Ближе к ночи к ним в купе на какой-то промежуточной станции подсела округлая конопатая молодуха с белесыми ресницами. Буркнув в ответ на приветствие, она тут же разложила на столике обильную снедь и принялась за трапезу, наворачивая сало с зеленым луком. Ела она жадно и некрасиво, как бродячая собака, стараясь быстрей проглотить кусок, пока никто не отнял. Танюшке вскоре стало по-настоящему противно, и она уставилась в окошко, хотя за ним тянулся тот же монотонный унылый пейзаж. Наконец молодуха, вытерев салфеткой жирные пальцы, зачем-то сообщила:
— К мужу еду, в Тарасовку. Там сад, яблоки растут, крыжовник. Лето погуляю, дак и забеременею, гляди.

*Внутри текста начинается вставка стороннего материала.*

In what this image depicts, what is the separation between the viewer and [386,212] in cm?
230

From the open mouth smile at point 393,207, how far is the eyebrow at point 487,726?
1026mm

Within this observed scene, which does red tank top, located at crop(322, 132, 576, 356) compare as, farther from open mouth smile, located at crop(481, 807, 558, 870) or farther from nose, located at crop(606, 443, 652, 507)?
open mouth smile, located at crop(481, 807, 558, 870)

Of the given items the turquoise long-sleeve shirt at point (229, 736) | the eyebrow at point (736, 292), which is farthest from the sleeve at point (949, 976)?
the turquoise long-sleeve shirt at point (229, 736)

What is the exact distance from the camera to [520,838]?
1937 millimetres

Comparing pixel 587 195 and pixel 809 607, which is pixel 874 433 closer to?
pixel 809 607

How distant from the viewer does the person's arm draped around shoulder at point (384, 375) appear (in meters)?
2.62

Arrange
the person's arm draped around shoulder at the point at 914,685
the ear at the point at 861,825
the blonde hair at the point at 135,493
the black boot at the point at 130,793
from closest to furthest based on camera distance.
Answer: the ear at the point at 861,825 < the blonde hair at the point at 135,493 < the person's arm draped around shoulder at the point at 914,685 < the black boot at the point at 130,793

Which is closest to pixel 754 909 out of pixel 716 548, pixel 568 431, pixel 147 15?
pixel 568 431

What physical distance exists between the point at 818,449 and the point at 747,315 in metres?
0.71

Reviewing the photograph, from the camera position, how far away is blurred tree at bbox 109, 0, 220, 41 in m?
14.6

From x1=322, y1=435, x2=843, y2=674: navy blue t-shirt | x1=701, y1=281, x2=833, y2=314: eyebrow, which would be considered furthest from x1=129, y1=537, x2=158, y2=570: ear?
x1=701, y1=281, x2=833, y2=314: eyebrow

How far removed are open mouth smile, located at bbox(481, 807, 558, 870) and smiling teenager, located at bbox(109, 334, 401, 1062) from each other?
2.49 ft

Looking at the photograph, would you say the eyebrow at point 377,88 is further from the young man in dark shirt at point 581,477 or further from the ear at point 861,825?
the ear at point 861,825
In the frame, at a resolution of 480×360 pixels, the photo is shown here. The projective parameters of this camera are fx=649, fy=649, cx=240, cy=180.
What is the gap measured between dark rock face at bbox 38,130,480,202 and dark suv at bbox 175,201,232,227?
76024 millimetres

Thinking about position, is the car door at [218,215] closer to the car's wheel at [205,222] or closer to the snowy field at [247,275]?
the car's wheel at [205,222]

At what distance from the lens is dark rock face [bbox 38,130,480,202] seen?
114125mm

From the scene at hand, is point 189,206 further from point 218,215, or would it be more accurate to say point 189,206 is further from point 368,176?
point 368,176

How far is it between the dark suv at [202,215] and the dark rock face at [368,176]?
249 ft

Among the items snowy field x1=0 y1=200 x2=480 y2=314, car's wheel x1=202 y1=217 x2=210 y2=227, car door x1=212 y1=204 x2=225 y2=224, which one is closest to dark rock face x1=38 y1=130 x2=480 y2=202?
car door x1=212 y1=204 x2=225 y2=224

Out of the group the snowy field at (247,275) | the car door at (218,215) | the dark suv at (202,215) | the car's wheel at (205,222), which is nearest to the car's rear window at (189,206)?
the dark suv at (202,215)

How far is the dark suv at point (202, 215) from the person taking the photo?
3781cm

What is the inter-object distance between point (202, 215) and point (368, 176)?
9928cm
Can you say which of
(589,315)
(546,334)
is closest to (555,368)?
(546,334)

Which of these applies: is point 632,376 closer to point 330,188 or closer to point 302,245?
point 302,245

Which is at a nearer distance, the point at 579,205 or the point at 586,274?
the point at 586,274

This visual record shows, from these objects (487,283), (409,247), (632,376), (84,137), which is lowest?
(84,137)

Танюшка не нашлась, что ответить. А молодуха между тем продолжала, что муж у нее военный, а она работает почтальоном, и познакомились они в воинской части, в которую она почту приносила: «Гляжу, говорит, какая пухленька почту приносит, — решил жениться». Танюшка только про себя удивилась, неужели кому-то могла понравиться конопатая девка, причем настолько, что он сразу решил жениться.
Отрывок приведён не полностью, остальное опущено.